Friday, March 1, 2013

Deleuze (Contemporary Thinker) – Desire (Key Concept) – Darren Aronofsky (Filmmaker)


By Ma. Alaine Pernecita Allanigue


When you log in to your facebook accounts, most of the time, you are concerned with the way you look on your profile picture. In short, what you want others would like to see on you or on what you like others to think when they click on your account. Mostly it is based on your face, the face in which mostly people would draw in their attention and create an idea on how you look. The face can create several meanings and Gilles Deleuze has his own meaning for the face.


Photo Source: http://www.picturenose.com/wp-content/uploads/Requiem.jpg

Gilles Delueze’s The affection-image Face and Close-up suggests that a face is not necessarily a face reflecting the different organs such as eyes, nose, mouth, etc.

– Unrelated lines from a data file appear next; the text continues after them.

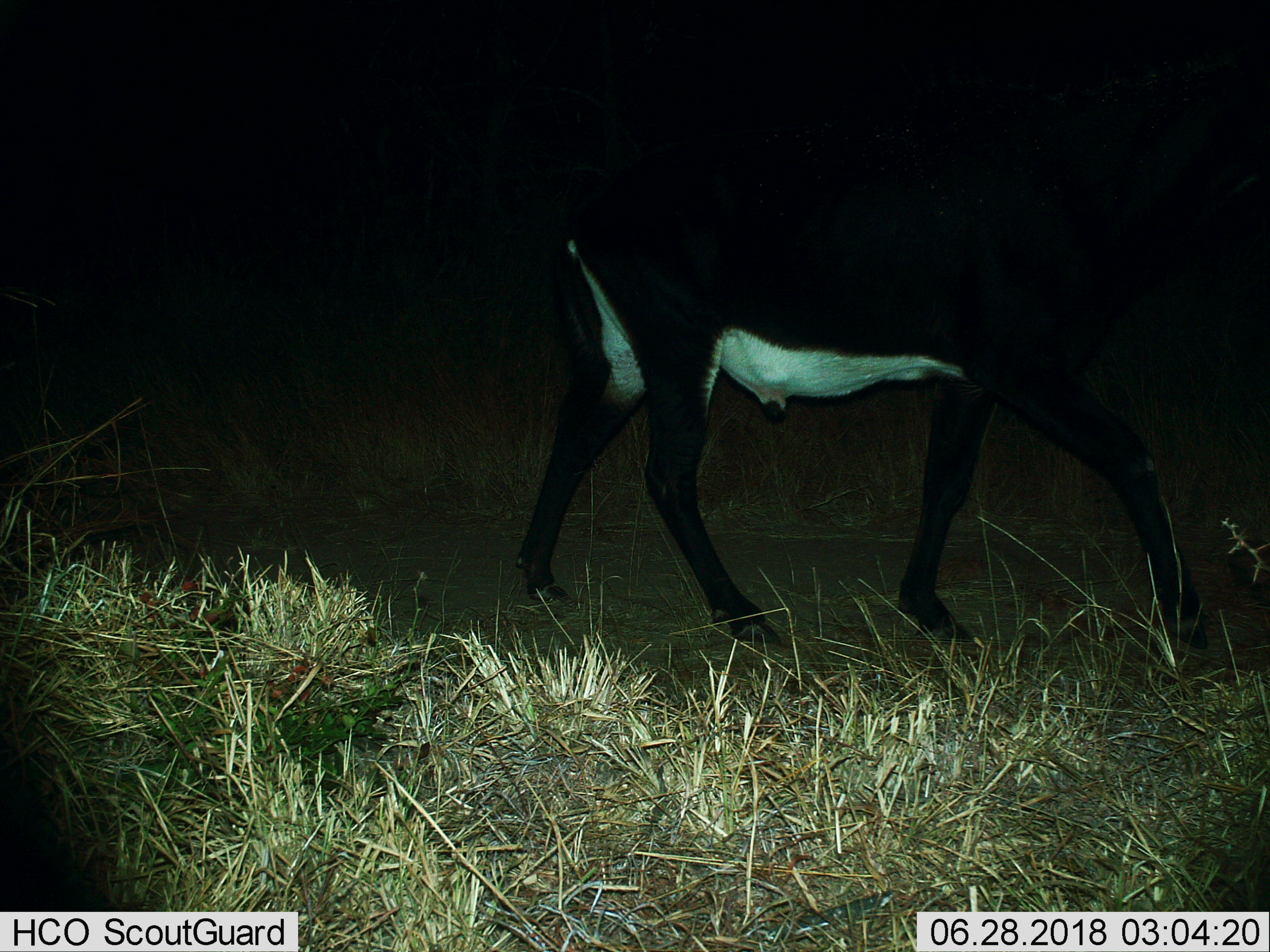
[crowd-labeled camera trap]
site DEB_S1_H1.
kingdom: Animalia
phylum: Chordata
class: Mammalia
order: Artiodactyla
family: Bovidae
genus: Hippotragus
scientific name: Hippotragus niger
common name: sable antelope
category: sable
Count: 1.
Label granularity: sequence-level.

It is the body of expression which reflects the over-all underlying meaning of an image. A face constructs the soul of the scene.

According to Deleuze:
“The face is this organ-carrying plate of nerves which has sacrificed most of its global mobility and which gathers or expresses in a free way all kinds of tiny local movements which the rest of the body usually keeps hidden.”
… There is no close-up of the face, the face is in itself close-up, the close-up is by itself face and both are affect, affection-image.”

Through the use of a face, a person may know the feeling, desire, or even what the character is thinking, it may also have a follow up of another image in order to establish what is the desire. Just like in Eisenstein’s Battleship Potemkin, a series of images were lined up to create a thought.

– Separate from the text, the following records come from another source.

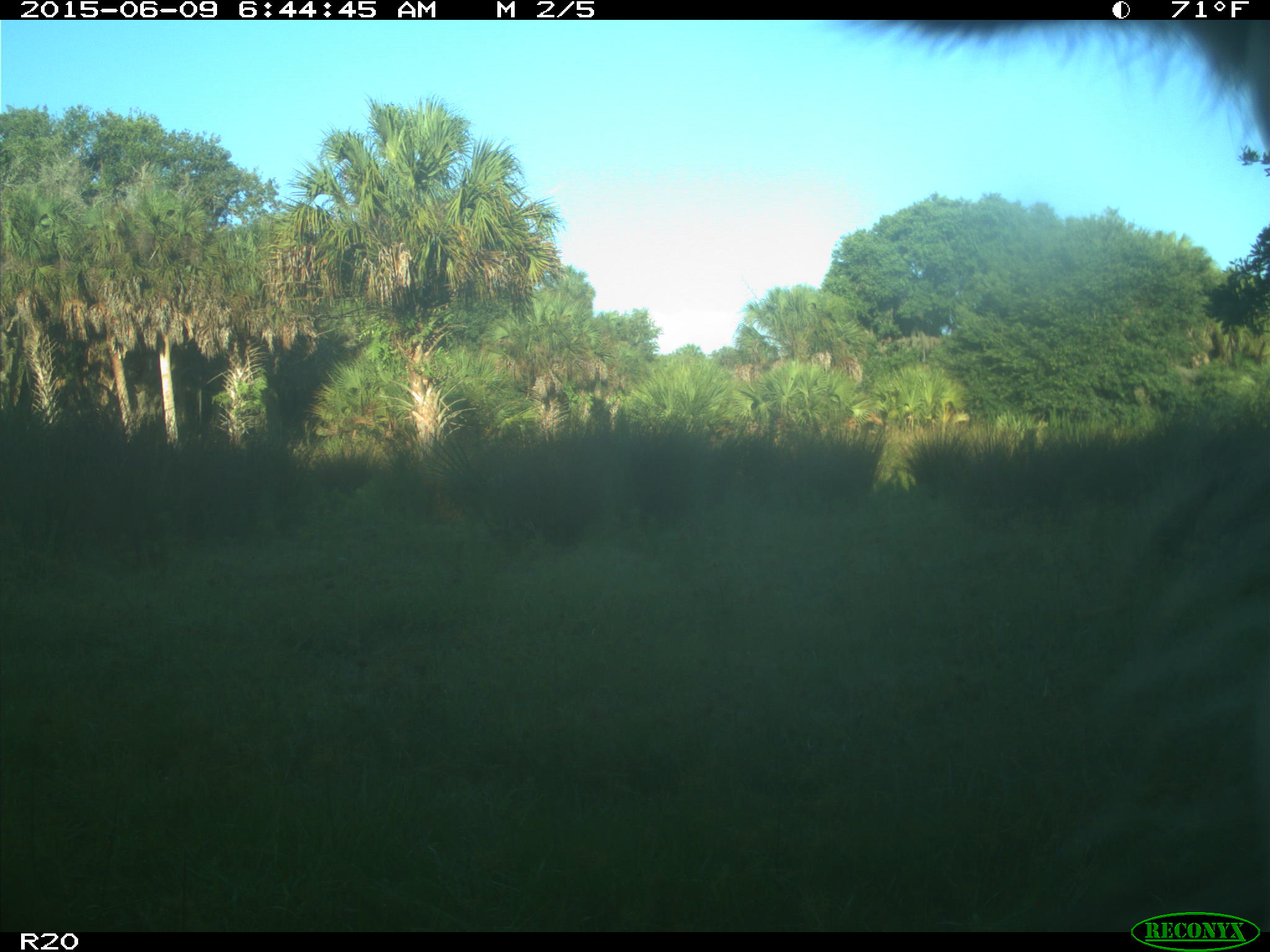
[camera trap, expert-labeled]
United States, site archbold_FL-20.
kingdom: Animalia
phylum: Chordata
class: Mammalia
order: Artiodactyla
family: Bovidae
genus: Bos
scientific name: Bos taurus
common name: domestic cow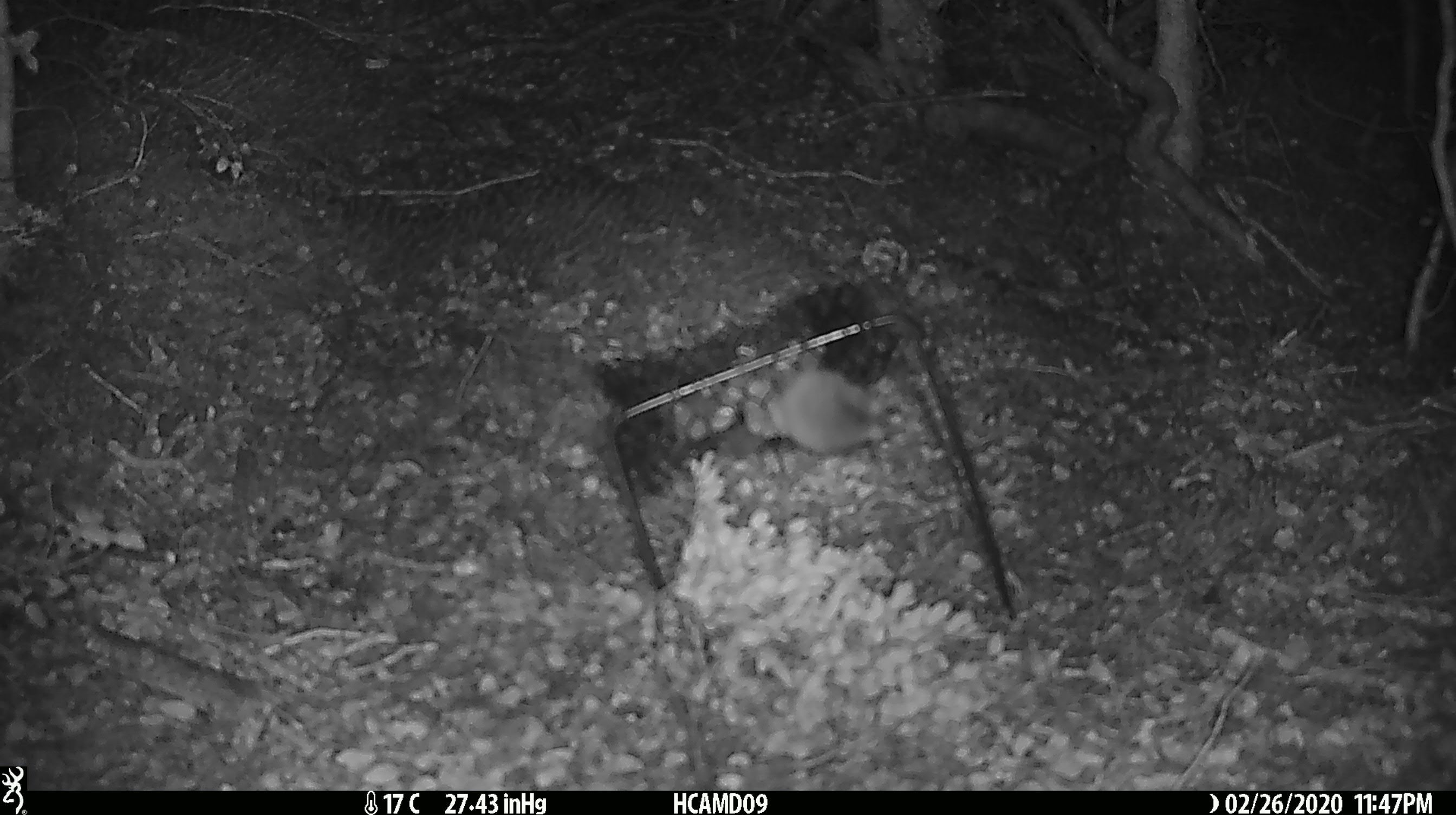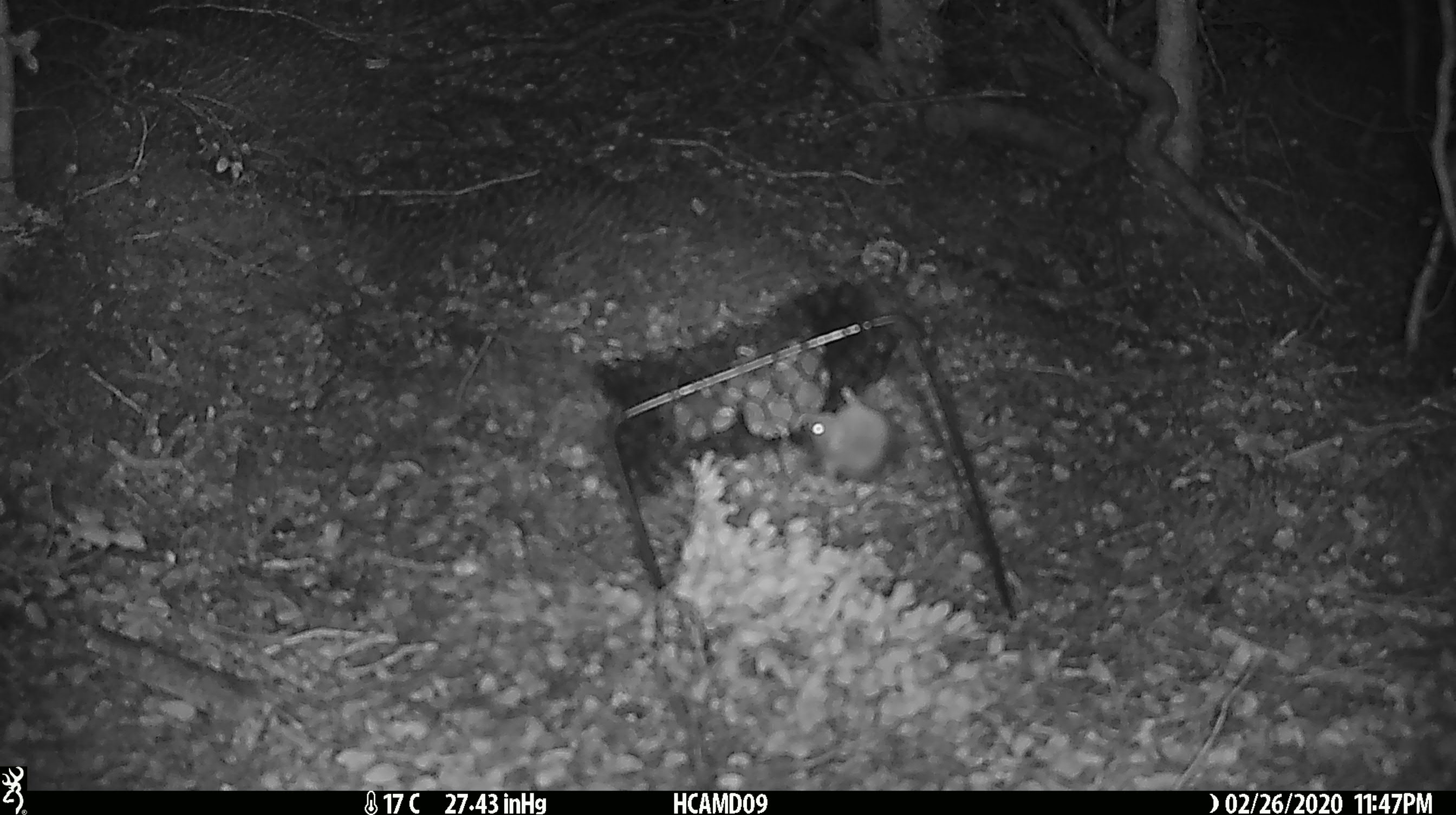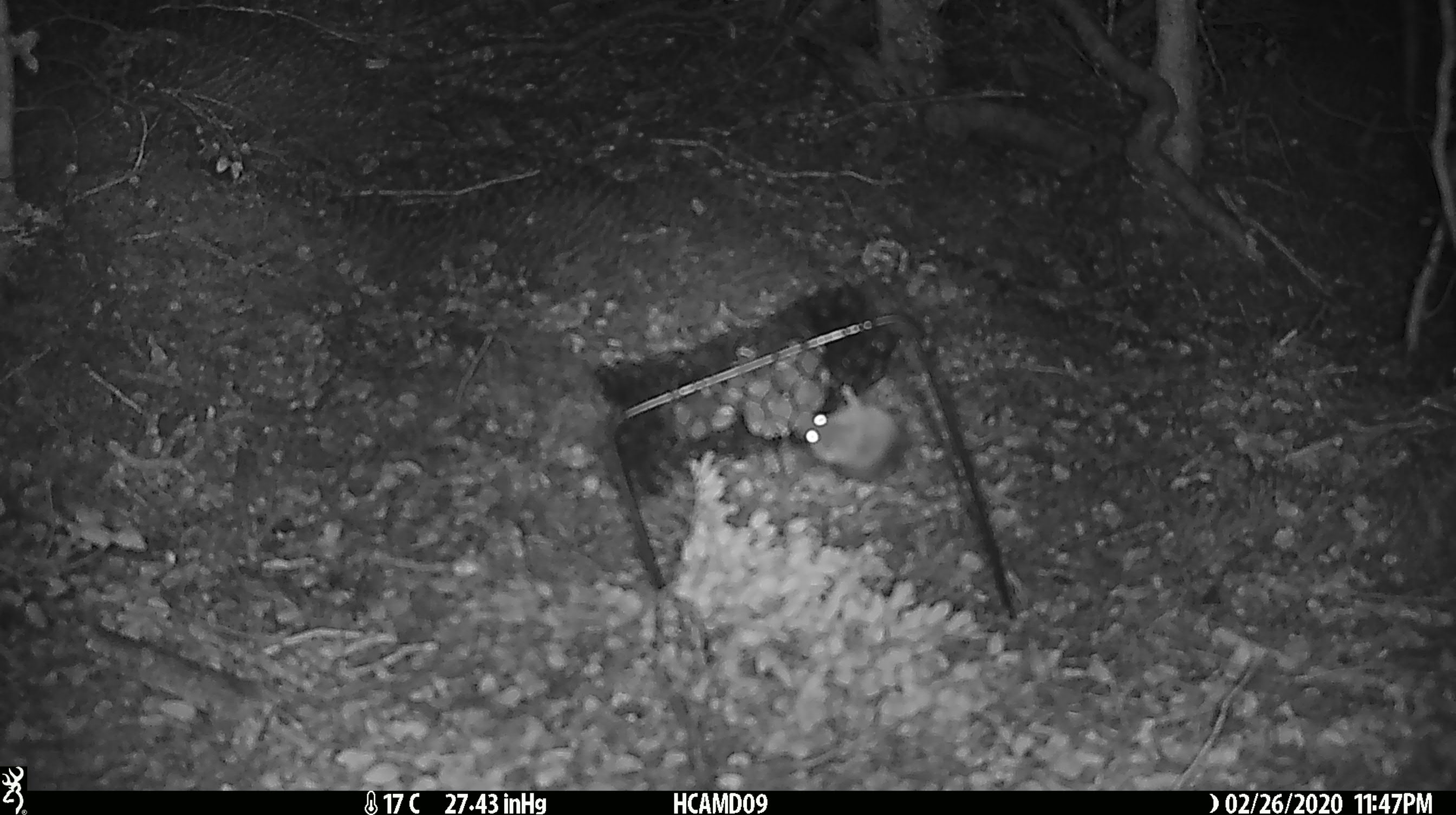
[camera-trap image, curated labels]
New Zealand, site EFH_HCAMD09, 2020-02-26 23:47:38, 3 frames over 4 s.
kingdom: Animalia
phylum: Chordata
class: Mammalia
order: Rodentia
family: Muridae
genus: Mus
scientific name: Mus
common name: mouse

Photo Source: http://www.jonathanrosenbaum.com/wp-content/uploads/2011/12/requiem_for_a_dream.jpg

Darren Aronofsky’s film “Requiem for a Dream” has a high practice of close ups showing the state of mind of each character. There were shots where the screen is divided showing each perspective of each character.
The change of state of mind from sanity to insanity can be distinguished through the close ups. Fear and joy is shown though close-ups. Moreover, just like in Andy Warhol’s film of cutting the frame which gives the viewers the idea of what is happening outside the frame is also used in the film.
Several cutting close up shots are shown to establish the scenes.

Gilles Deleuze’s affection-image concept relates to the close-up image. A face has its own identity or even an object in close-up has its own face. ‘a single close-up can simultaneously join several faces, or parts of different faces.’ These close-ups joined to other close-ups can form several thoughts and meanings. The sense of space can be forgotten and a sense of a whole entity can be perceived. Facial expressions can be interpreted by the way it is emphasized. ‘As long as there are faces, they turn like planets around a fixed star and, in turning, they are constantly turning away. A very small change of direction of the face varies the relationship of its hard and tender parts, and so modifies the affect.’
The close-ups used in the film are abundant and these faces of the characters are remarkable and distinctive. The transition or change of such character is portrayed by the close-ups. The changes in physical appearance and even behavior are reflected by their faces. The noticeable sound-making cranks of the Sara Goldfarb teeth indicate her change in physical and mental state. Harry Goldfarb, Tyrone Love and Marion Silver’s faces shows their disorientation due to drug dependency.

            According to Deleuze:
“There are two sorts of questions which we can put to a face, depending on the circumstances:
What are you thinking about? Or, What is bothering you, what is the matter, what do you sense or feel?
Sometimes the face thinks about something, is fixed on to an object, and this is the sense of admiration or astonishment that the English word wonder has preserved.”

Through the face, a question of desire arises too. In “Requiem for a dream”, what drives them to do such acts? What destroyed their lives?


Desire has been an ingrained seed to people here on earth. Each of us has his/her own desire and this also has kept the world turning. Sometimes, desires can lead to good results but not all the time. Desires can also fall on to the desire of the flesh, desire of the mind, desire of the heart and many more. And these desires can push the limits and put consequence awareness behind the line. In most narrative films, ‘desire’ is the key motivating influence.

On the other hand, in Gilles Deleuze’s book Anti-Oedipus analyzing the relationship of desire to reality and to capitalist society. Desire is derived from lack of something. According to Deleuze and Guattari, the object is one of fantasy because it is produced by desire, desire is not produced by it: “Desire is not bolstered by needs, but rather the contrary; needs are derived from desire: they are counter products within the real that desire produces”.
In Aronofsy’s “Requiem for a dream”, it has the element of ‘desire’ specifically the ‘drug’. This has shown how drug has destroyed each character’s life and has put their alignment to the factory of social machines into a desiring-machine with broken fragments of dreams.